SOD2 Gene Shows Increased Prostate Cancer Risk

Kang et al.

Page 1581

Superoxide dismutase (SOD) genes are good candidates to evaluate genetic susceptibility for prostate cancer since SOD plays a key role in the detoxification of superoxide free radicals. Kang and coauthors evaluated the association of prostate cancer with genetic polymorphisms in the three main isoforms of SOD (SOD1, SOD2, and SOD3) in a case-control study nested in the Prostate, Lung, Colorectal, and Ovarian Cancer Screening Trial (PLCO).

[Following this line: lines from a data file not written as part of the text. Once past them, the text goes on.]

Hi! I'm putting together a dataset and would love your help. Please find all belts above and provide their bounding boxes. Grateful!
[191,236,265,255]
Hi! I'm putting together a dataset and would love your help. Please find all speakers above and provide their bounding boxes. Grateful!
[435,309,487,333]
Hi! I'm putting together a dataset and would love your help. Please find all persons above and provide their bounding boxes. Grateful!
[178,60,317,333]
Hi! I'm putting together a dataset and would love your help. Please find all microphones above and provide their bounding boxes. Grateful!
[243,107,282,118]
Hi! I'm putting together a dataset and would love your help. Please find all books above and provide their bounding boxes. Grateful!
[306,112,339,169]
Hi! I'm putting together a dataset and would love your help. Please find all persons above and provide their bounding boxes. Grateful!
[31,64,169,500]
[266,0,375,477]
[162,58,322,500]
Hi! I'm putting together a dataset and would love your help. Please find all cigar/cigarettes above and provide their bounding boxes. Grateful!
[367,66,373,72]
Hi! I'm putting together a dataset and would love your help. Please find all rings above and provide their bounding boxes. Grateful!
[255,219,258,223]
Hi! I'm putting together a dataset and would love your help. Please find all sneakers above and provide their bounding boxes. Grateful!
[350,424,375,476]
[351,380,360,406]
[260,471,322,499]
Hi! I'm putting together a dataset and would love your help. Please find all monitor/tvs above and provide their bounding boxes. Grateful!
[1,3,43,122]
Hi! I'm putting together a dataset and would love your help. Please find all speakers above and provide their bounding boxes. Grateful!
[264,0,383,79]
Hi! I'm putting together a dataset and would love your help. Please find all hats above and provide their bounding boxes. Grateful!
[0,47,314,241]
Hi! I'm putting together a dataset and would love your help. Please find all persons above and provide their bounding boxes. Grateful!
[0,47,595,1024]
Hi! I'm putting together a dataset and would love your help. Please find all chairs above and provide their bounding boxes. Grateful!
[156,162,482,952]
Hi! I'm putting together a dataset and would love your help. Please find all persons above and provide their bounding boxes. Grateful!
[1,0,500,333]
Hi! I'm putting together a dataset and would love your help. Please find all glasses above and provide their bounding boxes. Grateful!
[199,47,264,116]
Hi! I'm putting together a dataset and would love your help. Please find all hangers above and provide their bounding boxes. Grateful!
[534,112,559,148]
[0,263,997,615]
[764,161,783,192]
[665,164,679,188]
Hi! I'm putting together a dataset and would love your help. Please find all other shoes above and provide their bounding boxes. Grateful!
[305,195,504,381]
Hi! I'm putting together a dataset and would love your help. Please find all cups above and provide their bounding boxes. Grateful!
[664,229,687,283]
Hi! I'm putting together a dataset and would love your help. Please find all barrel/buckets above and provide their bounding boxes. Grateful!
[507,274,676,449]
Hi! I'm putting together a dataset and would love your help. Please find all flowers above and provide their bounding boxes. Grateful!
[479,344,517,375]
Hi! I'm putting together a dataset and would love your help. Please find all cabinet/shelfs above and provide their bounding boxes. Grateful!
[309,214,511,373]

The study indicated that the Ala variant of SOD2 Ex2+24T>C (V16A) is associated with increased risk for prostate cancer, particularly among smokers and men with lower intake of dietary and supplemental vitamin E.


Statins Do Not Affect Androgens

Hall et al.

Page 1587

In 2005, statins were among the most commonly used prescription medications in the United States. Some data suggest statins may affect cancer risk and/or disease severity. Because cholesterol is a required intermediate in sex steroid synthesis, it is possible that statins influence prostate cancer risk through effects on steroid hormone metabolism. Hall and colleagues investigated whether levels of circulating androgens and their carrier protein, sex hormone binding globulin (SHBG), varied by statin exposure among men from a population-based epidemiologic study. The authors reported that it was unlikely that statins affected circulating androgens and prostate cancer risk through a hormonal mechanism in this sample.


There is a paucity of data about the spectrum of BRCA mutations among Hispanics. Large rearrangements account for 8–15% of deleterious BRCA mutations, though none have been characterized previously in individuals of Mexican ancestry. Weitzel and colleagues identified and characterized a novel large BRCA1 deletion in five unrelated families—four of Mexican ancestry and one of African and Native American ancestry, suggesting the possibility of founder effect of Amerindian or mestizo origin. This BRCA1 rearrangement was detected in 3.8% of BRCA sequence-negative Hispanic families. An assay for this mutation should be considered for sequence-negative high-risk Hispanic patients.


Green Tea Detoxifies Carcinogens

Chow et al.

Page 1662

Green tea consumption has been associated with decreased risk of certain types of cancers in humans. Induction of detoxification enzymes has been suggested as one of the biochemical mechanisms responsible for the cancer preventive effect of green tea. Chow and colleagues conducted this clinical study to determine the effect of repeated green tea polyphenol administration on a major group of detoxification enzymes, glutathione S-transferases (GSTs). The authors concluded that green tea polyphenol intervention may enhance the detoxification of carcinogens in individuals with low baseline detoxification capacity.